What if the judgment creditor is an individual? Our hope is that if he is pious enough to choose the Islamic financial transactions to avoid riba, he should also not want to devour the property of charitable institutions. It is also hoped that solicitors will explain the provision of the rule and the Shariah requirement to their clients. In any event, I think there are not many such cases.

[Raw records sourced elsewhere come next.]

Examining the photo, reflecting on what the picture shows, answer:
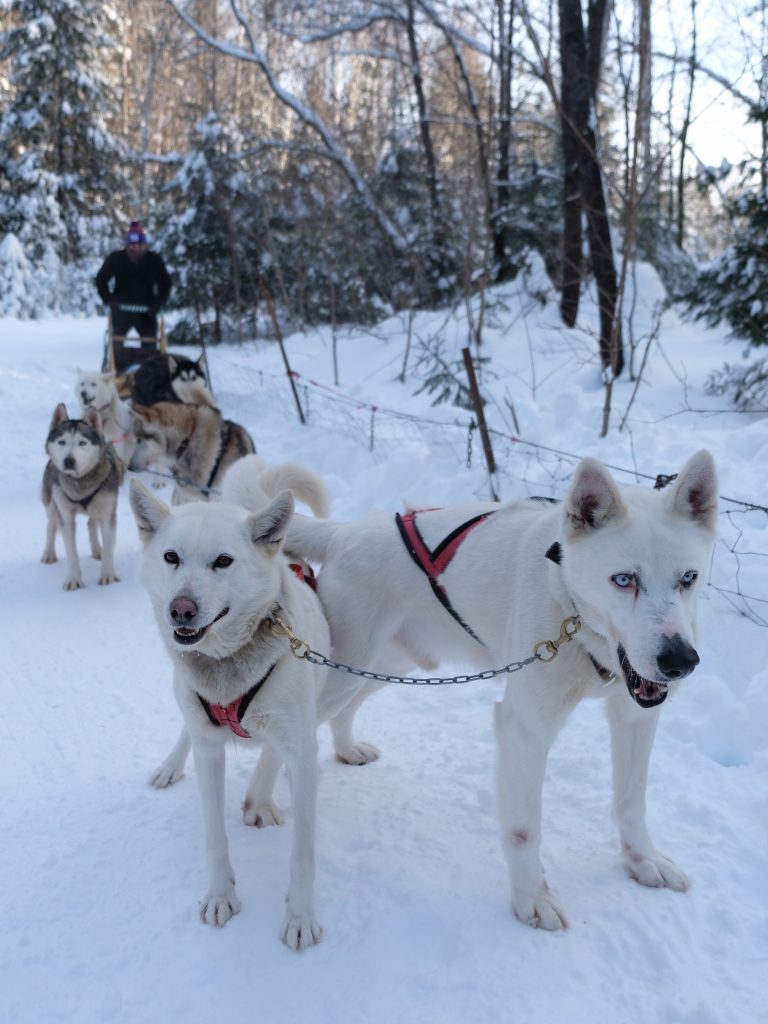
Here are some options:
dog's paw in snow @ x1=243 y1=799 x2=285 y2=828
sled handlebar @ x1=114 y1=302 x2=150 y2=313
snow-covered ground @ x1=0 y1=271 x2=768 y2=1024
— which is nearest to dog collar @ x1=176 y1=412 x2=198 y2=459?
snow-covered ground @ x1=0 y1=271 x2=768 y2=1024

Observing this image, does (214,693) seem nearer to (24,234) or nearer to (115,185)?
(24,234)

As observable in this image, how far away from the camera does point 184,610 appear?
2.13 m

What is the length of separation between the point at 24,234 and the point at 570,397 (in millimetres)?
20262

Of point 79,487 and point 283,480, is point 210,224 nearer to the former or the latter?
point 79,487

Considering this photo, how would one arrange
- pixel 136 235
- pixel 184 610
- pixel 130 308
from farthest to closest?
1. pixel 130 308
2. pixel 136 235
3. pixel 184 610

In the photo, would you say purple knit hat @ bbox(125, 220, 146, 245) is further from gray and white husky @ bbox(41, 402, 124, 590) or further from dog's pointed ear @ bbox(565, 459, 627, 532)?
dog's pointed ear @ bbox(565, 459, 627, 532)

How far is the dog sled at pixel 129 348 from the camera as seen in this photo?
31.7 feet

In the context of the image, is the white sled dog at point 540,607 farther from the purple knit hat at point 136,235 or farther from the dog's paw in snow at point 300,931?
the purple knit hat at point 136,235

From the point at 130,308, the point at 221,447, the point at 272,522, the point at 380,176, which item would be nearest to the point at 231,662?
the point at 272,522

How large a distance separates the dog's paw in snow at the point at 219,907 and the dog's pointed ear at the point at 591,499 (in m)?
1.47

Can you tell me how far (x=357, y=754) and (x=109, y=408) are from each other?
16.5ft

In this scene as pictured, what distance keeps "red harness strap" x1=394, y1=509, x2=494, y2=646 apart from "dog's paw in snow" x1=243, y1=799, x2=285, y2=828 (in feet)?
3.12

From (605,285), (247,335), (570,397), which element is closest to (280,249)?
(247,335)

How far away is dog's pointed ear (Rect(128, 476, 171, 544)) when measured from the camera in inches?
91.7
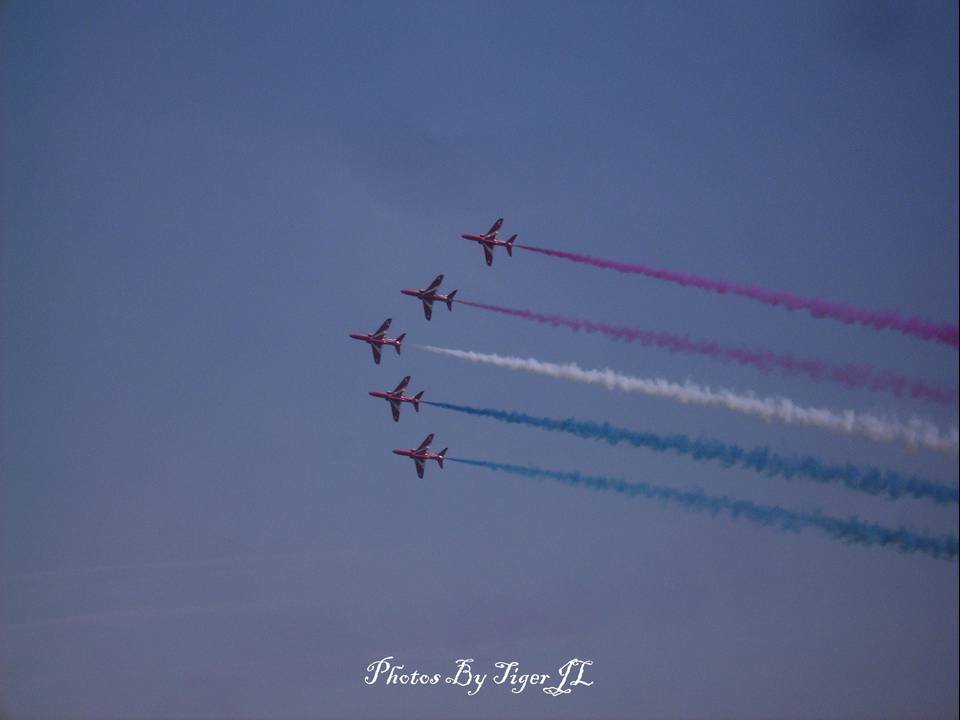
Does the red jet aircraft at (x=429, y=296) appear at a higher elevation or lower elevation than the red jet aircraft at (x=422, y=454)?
higher

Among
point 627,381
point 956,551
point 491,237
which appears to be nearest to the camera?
point 956,551

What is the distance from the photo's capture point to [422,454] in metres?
94.2

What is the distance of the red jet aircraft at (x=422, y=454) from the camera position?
93625 millimetres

We have introduced something new, which no one had ever done, perhaps in the history of the Shariah and common law. We cannot expect perfection. After all, nobody had come up with an alternative, not to say a better one. Give it a few years. During that period we will monitor how it works and make whatever improvement that is necessary. Anyone who has an idea of how to improve it should contact the Law Harmonisation Committee Secretariat of Bank Negara Malaysia or myself. Let us all play a part in this amal jariah and in the development of Shariah, particularly mu’amalat in this new millennium.
I hope that this innovation adds to the development of the rules of court as well as the Shariah, particularly mu’amalat. Whichever way one looks at it, it is the first rule of its kind ever introduced in the long history of Shariah and common law. That is harmonisation of laws. East and West have met? Rudyard Kipling and Samuel Huntington may not be absolutely right after all.